### TASK TO COMPLETE
Pick out each line in the items below that contains the string "patio", treating the match as case-sensitive.

(Source records)
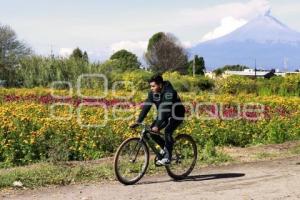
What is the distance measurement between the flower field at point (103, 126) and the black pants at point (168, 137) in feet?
6.74

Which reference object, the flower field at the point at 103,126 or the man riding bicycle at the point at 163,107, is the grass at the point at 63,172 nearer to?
the flower field at the point at 103,126

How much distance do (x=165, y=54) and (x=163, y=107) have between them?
2660 inches

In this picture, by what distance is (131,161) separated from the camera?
954 cm

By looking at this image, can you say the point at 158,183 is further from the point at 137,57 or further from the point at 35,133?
the point at 137,57

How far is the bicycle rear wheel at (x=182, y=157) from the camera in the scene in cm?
1015

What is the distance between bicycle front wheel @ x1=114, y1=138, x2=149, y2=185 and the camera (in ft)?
30.8

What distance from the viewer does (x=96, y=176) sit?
32.4ft

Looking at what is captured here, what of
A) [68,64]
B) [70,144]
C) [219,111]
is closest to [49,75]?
[68,64]

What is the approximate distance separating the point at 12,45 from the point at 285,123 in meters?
39.7

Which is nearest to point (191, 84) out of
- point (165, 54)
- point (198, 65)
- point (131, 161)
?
point (131, 161)

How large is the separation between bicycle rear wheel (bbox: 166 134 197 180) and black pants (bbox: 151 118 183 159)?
1.04 feet

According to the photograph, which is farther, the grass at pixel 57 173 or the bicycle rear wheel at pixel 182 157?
the bicycle rear wheel at pixel 182 157

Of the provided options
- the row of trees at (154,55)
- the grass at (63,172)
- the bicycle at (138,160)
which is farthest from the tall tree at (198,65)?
the bicycle at (138,160)

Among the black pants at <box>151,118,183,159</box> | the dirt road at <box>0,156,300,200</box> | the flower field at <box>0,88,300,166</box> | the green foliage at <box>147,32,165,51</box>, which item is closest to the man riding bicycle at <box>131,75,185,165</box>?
the black pants at <box>151,118,183,159</box>
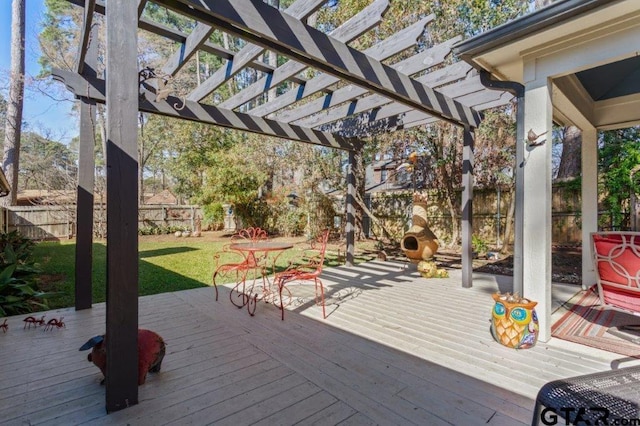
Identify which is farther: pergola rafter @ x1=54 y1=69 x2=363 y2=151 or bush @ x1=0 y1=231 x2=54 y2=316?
bush @ x1=0 y1=231 x2=54 y2=316

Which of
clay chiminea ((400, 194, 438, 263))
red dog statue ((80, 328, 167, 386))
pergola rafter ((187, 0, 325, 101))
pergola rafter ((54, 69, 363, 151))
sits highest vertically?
pergola rafter ((187, 0, 325, 101))

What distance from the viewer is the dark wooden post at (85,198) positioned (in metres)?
3.65

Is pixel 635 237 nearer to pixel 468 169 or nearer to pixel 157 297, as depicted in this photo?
pixel 468 169

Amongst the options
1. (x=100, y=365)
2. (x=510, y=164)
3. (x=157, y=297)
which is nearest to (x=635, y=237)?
(x=100, y=365)

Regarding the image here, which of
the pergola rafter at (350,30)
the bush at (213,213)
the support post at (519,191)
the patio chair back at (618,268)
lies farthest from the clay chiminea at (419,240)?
the bush at (213,213)

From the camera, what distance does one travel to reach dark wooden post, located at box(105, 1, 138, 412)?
189 cm

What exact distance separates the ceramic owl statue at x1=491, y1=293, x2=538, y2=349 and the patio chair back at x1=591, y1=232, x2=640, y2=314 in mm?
573

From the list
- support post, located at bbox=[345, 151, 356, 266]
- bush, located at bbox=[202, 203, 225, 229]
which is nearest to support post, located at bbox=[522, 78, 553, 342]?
support post, located at bbox=[345, 151, 356, 266]

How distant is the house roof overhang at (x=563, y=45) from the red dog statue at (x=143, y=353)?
3532 mm

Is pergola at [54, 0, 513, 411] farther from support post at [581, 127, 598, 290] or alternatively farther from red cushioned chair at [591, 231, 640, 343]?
red cushioned chair at [591, 231, 640, 343]

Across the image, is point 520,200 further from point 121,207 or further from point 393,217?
point 393,217

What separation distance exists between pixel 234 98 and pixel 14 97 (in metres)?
11.0

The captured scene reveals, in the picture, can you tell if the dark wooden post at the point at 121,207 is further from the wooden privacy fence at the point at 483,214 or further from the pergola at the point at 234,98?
the wooden privacy fence at the point at 483,214

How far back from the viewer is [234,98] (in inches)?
186
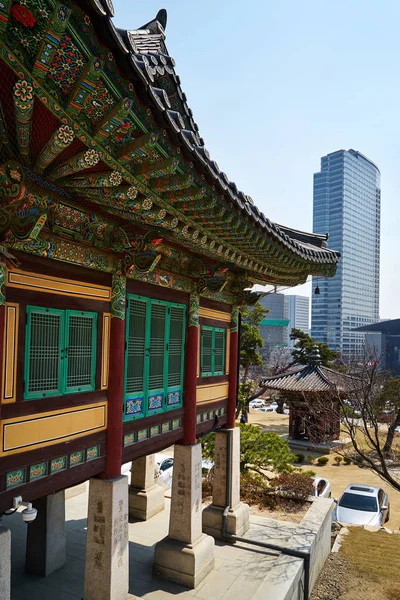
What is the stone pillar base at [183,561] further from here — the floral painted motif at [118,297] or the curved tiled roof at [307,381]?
the curved tiled roof at [307,381]

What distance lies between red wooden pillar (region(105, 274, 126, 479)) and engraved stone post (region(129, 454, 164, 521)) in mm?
6318

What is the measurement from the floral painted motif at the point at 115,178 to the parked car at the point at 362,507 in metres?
16.8

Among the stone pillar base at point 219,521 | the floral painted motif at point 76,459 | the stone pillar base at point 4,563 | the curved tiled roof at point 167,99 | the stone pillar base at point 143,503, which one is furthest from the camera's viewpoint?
the stone pillar base at point 143,503

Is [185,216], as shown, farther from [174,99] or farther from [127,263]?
[174,99]

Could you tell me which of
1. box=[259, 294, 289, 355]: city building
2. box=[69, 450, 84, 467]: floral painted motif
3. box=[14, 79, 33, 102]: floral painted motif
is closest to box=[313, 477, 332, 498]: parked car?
box=[69, 450, 84, 467]: floral painted motif

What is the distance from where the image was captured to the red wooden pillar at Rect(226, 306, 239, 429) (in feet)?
37.3

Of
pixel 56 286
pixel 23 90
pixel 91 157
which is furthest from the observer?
pixel 56 286

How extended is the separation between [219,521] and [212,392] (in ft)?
10.7

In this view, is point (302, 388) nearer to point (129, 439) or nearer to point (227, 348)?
point (227, 348)

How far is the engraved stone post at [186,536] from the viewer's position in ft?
28.1

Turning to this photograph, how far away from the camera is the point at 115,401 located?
6.60 metres

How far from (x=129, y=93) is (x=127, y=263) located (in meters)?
3.45

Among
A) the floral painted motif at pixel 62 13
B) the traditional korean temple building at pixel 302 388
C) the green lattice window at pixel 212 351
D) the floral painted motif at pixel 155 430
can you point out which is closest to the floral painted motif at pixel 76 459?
the floral painted motif at pixel 155 430

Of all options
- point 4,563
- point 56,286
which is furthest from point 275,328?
point 4,563
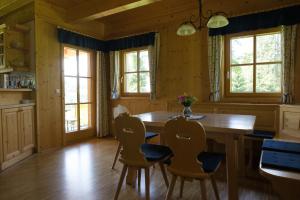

### ANSWER FOR THE TASK
the patio chair back at (618,268)
What exact distance separates the ceramic owl statue at x1=491, y1=293, x2=538, y2=349 and the patio chair back at x1=591, y1=232, x2=640, y2=314 in mm?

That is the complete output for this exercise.